De acordo com a guerrilha, suas atividades serão suspensas entre 25 de maio e 3 de junho, para garantir "tranquilidade a quem quiser votar". O grupo armado afirmou ainda que a decisão responde ao interesse de gerar "um ambiente político melhor, antes de saber quem poderá ser o candidato vencedor".

A medida, porém, não inibe que seus membros reajam a eventuais operações das forças de segurança do país, destaca o comunicado. Decisão semelhante foi tomada em março, durante o pleito legislativo.

O governo colombiano, por outro lado, afirma que tais anúncios são tentativas de influenciar as eleições. O atual presidente do país, Iván Duque, de centro-direita, rivaliza com o candidato esquerdista Gustavo Petro, ex-guerrilheiro do grupo M-19, ex-prefeito de Bogotá e líder nas pesquisas de intenção de voto.

Na mesma toada de Duque, que não pode concorrer à reeleição, o ministro da Defesa Diego Molano esnobou o anúncio e disse que o movimento pretende posicionar o ELN para futuros diálogos com o próximo governo. "Aqui a segurança é a da força pública", acrescentou ele em um evento público.

O grupo rebelde, acusado de se financiar por meio de sequestros, extorsões, tráfico de drogas e mineração ilegal, manteve negociações de paz para encerrar seu papel no longo conflito armado colombiano. A estimativa é a de que a guerra já tenha provocado, desde a década de 1960, cerca de 260 mil mortes.

A possibilidade de diálogo com o governo de Duque, porém, foi congelada em 2019, depois de um ataque atribuído ao ELN em uma escola militar em Bogotá matar mais de 20 cadetes. A gestão atual também afirma que guerrilheiros fugiram para a Venezuela com a cumplicidade do regime de Nicolás Maduro.

A região da fronteira entre os dois países é, inclusive, palco de conflitos entre os membros dos grupos rebeldes. Em janeiro, ao menos 23 pessoas morreram em meio a uma disputa entre o ELN e dissidentes das Farc (Forças Armadas Revolucionárias da Colômbia) pelo controle do tráfico de drogas da área.
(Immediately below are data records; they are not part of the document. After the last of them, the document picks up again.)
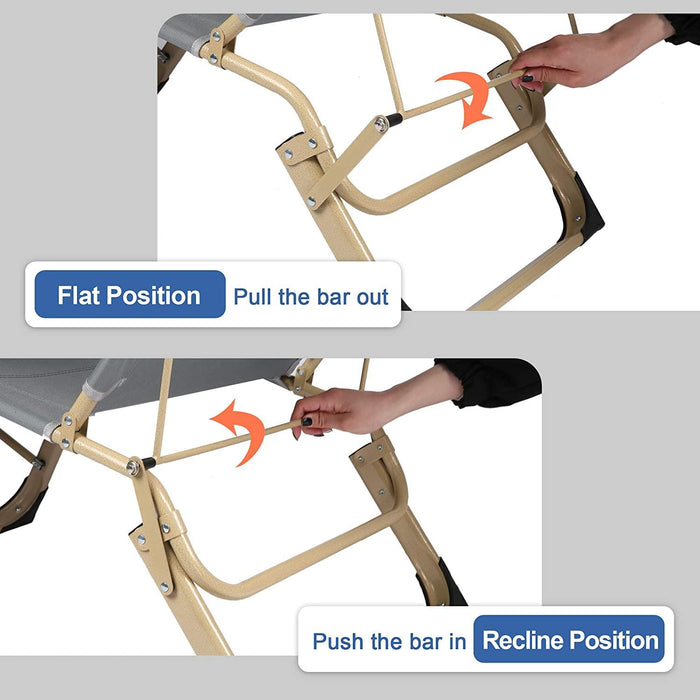 Flat Position Pull the bar out

Push the bar in Recline Position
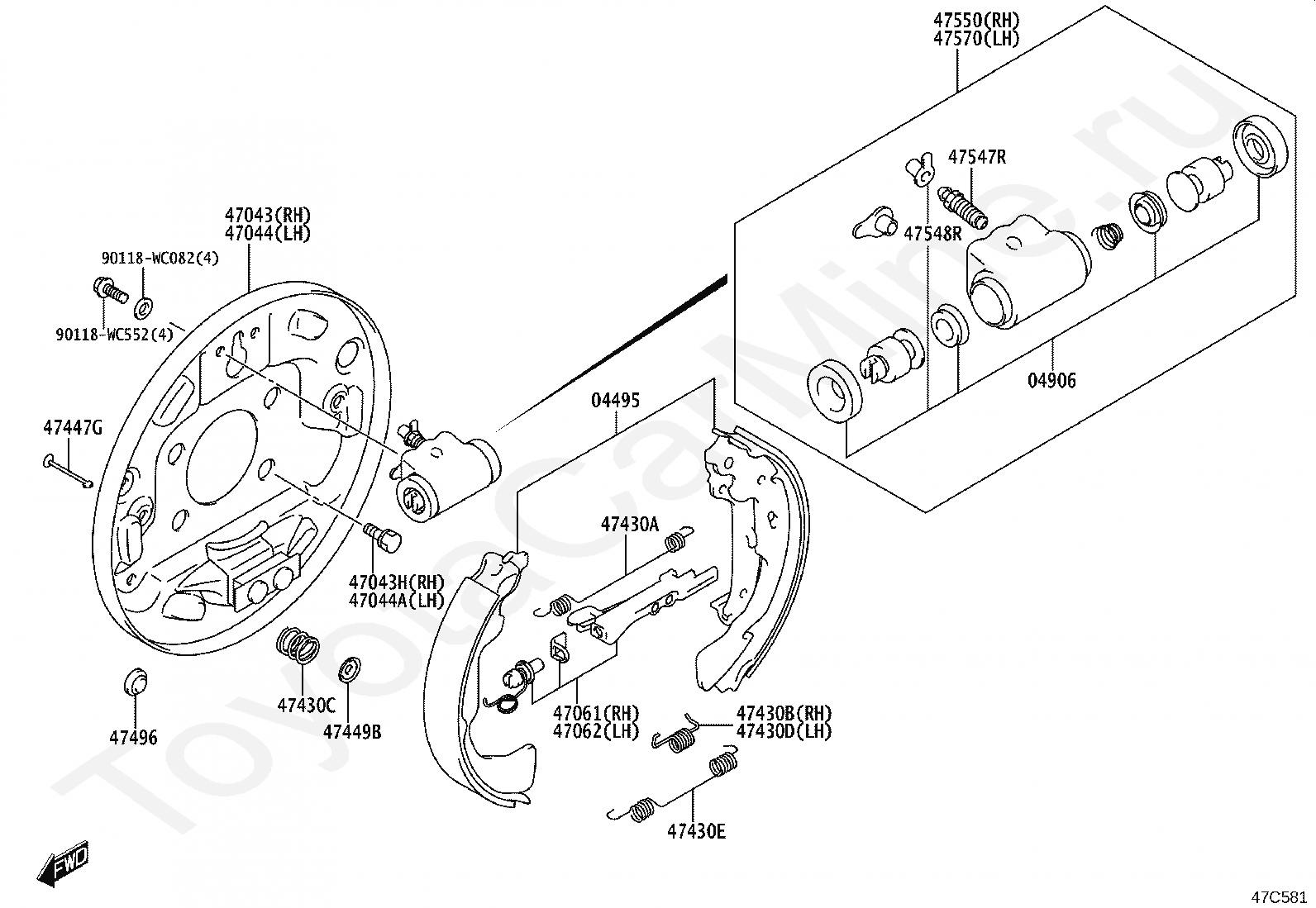 47550(RH)
47570(LH)

47547R

47548R

04906

47043(RH)
47044(LH)

90118-WC082(4)

90118-WC552(4)

47447G

04495

47430A

47043H(RH)
47044A(LH)

47430C

47449B

47496

47061(RH)
47062(LH)

47430B(RH)
47430D(LH)

47430E

FWD

47C581

ToyotaCarMine.ru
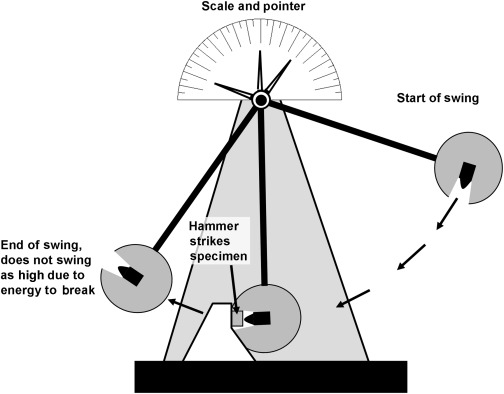 Scale and pointer

Start of swing

Hammer strikes specimen

End of swing, does not swing as high due to energy to break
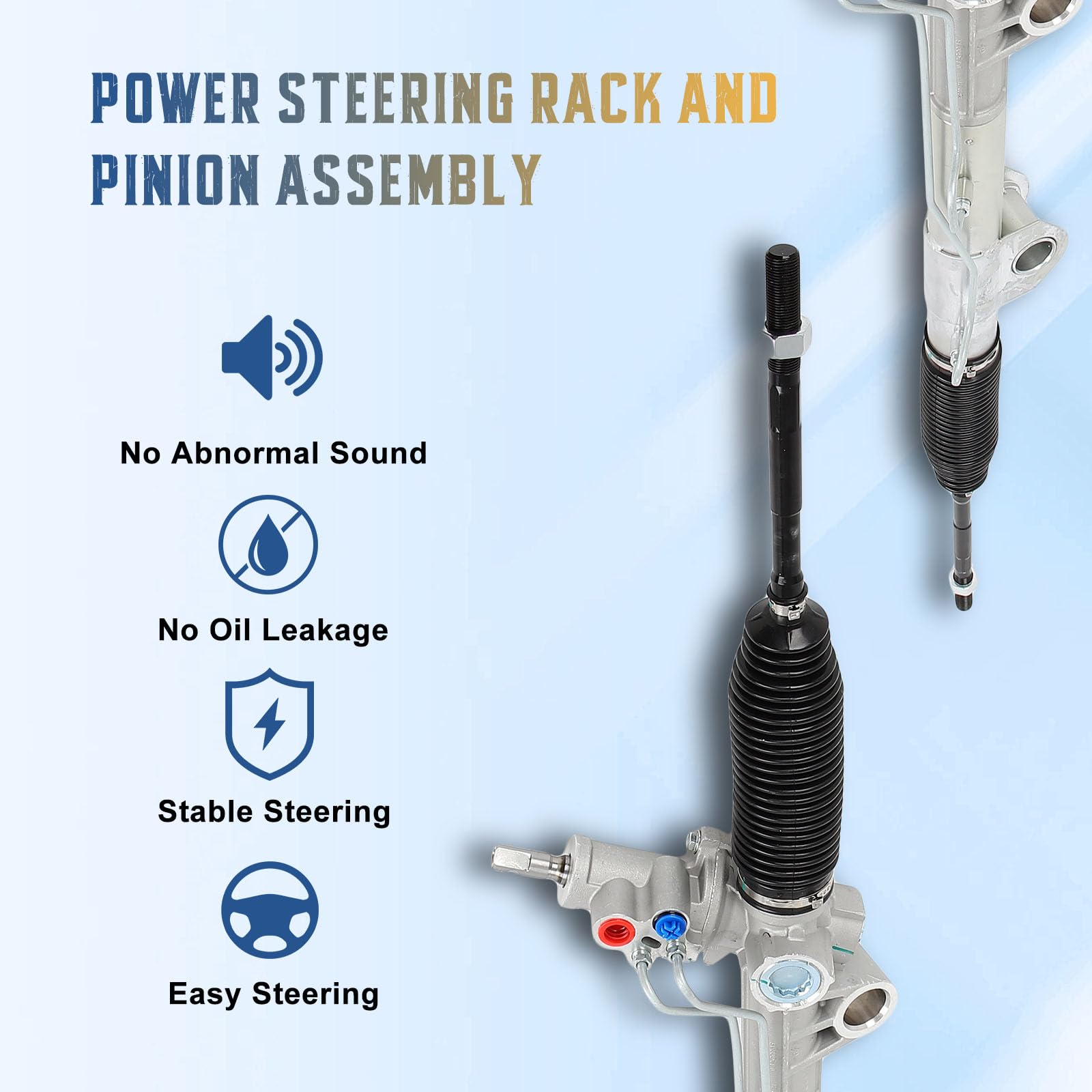 POWER STEERING RACK AND PINION ASSEMBLY

No Abnormal Sound

No Oil Leakage

Stable Steering

Easy Steering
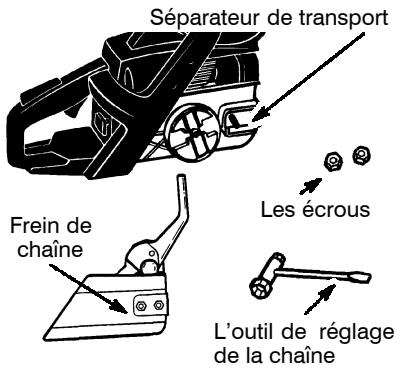 Séparateur de transport

Les écrous

Frein de chaîne

L'outil de réglage de la chaîne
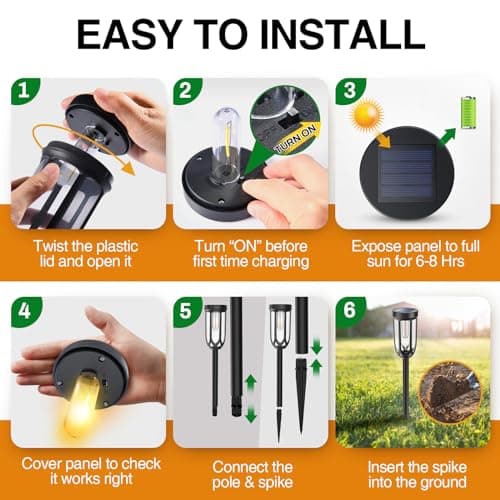 EASY TO INSTALL

1

Twist the plastic lid and open it

2

TURN ON

Turn "ON" before first time charging

3

Expose panel to full sun for 6-8 Hrs

4

Cover panel to check it works right

5

Connect the pole & spike

6

Insert the spike into the ground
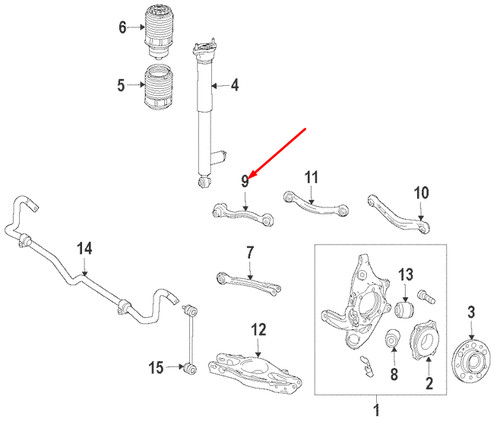 6
5
4
9
11
10
14
7
13
3
12
15
8
2
1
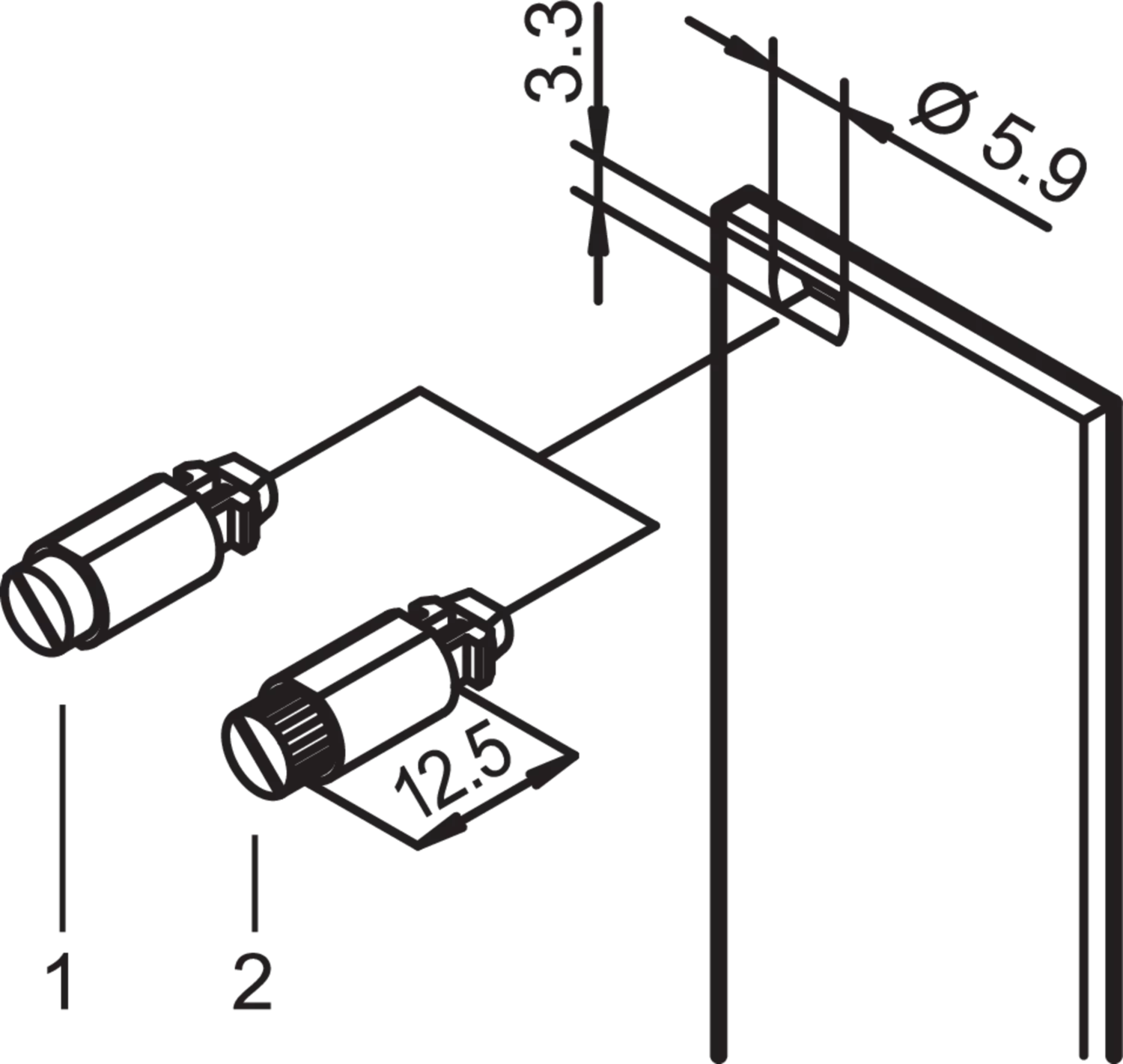 3.3
Ø 5.9
12.5
1
2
Diferentemente do ELN, os líderes das Farc assinaram um acordo de paz em 2016 -na época, o entendimento garantiu o Nobel da Paz ao então presidente colombiano, Juan Manuel Santos.

Segundo especialistas, a guerrilha remanescente tem uma cadeia de comando mais difusa, o que torna as demandas do atual governo mais difíceis de serem cumpridas. Entre as exigências de Duque para um eventual acordo estão o fim dos sequestros e a libertação de reféns.

Caso Petro seja eleito, a situação pode mudar, já que o esquerdista é defensor da volta das negociações. Por outro lado, o ex-prefeito de Medellín Federico "Fico" Gutiérrez, em segundo lugar nas pesquisas, assim como o governo atual, condiciona qualquer aproximação ao fim das ações violentas por parte do grupo.

Como Petro aparece nas sondagens como líder, com 40%, ante 21% do centro-direitista, eles disputariam o segundo turno em 19 de junho. Neste pleito, de acordo com os levantamentos, Petro venceria por 47%, contra 34% de Gutiérrez. Se Petro chegar ao poder, será a primeira vez que um ex-guerrilheiro comandará o segundo maior Exército da América Latina (depois do brasileiro), com 228 mil militares e 172 mil policiais.

Integrantes da alta cúpula das Forças Armadas da Colômbia têm interferido no pleito com críticas ao esquerdista. Devido ao passado de Petro, há o temor de que um eventual governo avance contra os militares. O ex-guerrilheiro, por sua vez, já disse que há corrupção no Exército e que o sistema de promoções da instituição é baseado em "politicagem interna e subornos por parte do narcotráfico".